Work to do ▸ Convert everything in the material from the line containing "Which would be uppermost among" down to the end of the material into a Markdown table. Use the columns Row and Text, with one numbered row per line and blank lines skipped.

::: Provided records

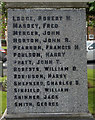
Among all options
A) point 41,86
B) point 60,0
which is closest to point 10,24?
point 60,0

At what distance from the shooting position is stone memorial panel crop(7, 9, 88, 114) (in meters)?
3.46

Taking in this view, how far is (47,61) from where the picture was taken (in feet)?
11.5

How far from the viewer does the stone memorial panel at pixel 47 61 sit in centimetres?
346

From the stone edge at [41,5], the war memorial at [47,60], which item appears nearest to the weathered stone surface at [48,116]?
the war memorial at [47,60]

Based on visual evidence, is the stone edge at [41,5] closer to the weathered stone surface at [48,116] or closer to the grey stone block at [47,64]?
the grey stone block at [47,64]

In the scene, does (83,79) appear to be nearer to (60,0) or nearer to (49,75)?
(49,75)

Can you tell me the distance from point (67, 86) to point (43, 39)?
3.23 ft

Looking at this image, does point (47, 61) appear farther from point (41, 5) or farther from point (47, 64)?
point (41, 5)

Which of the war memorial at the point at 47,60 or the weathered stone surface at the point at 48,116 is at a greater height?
the war memorial at the point at 47,60

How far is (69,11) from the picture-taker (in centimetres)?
347

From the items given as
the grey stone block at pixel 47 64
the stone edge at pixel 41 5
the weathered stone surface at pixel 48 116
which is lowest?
the weathered stone surface at pixel 48 116

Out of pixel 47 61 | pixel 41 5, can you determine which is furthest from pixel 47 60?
pixel 41 5

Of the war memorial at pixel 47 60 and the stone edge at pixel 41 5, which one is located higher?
the stone edge at pixel 41 5

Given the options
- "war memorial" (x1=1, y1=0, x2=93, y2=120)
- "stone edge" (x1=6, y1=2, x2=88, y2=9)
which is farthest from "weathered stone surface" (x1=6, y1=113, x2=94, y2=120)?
"stone edge" (x1=6, y1=2, x2=88, y2=9)
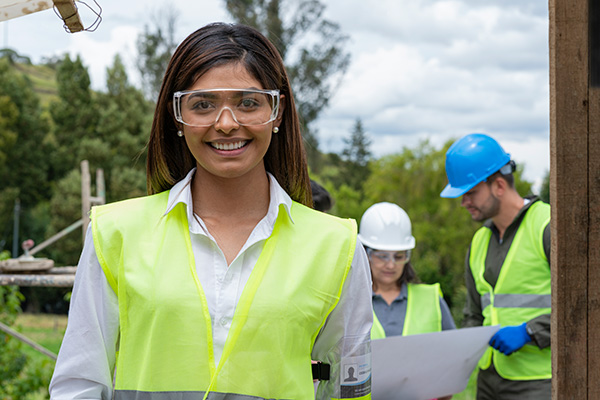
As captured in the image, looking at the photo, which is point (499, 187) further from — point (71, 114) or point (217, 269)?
point (71, 114)

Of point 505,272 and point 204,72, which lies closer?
point 204,72

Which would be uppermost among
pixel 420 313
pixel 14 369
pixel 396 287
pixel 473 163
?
pixel 473 163

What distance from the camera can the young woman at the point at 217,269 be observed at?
5.44ft

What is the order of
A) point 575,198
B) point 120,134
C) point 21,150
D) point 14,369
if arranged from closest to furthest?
point 575,198 < point 14,369 < point 120,134 < point 21,150

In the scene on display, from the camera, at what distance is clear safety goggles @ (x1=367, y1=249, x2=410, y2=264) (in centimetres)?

::::::

Expected answer ▸
| Row | Text |
|---|---|
| 1 | Which would be uppermost among |
| 2 | pixel 420 313 |
| 3 | pixel 14 369 |
| 4 | pixel 396 287 |
| 5 | pixel 473 163 |
| 6 | ? |
| 7 | pixel 473 163 |
| 8 | What distance from the camera can the young woman at the point at 217,269 be observed at? |
| 9 | 5.44ft |
| 10 | What is the order of |
| 11 | A) point 575,198 |
| 12 | B) point 120,134 |
| 13 | C) point 21,150 |
| 14 | D) point 14,369 |
| 15 | if arranged from closest to furthest? |
| 16 | point 575,198 < point 14,369 < point 120,134 < point 21,150 |
| 17 | In the scene on display, from the camera, at what distance is clear safety goggles @ (x1=367, y1=249, x2=410, y2=264) (in centimetres)? |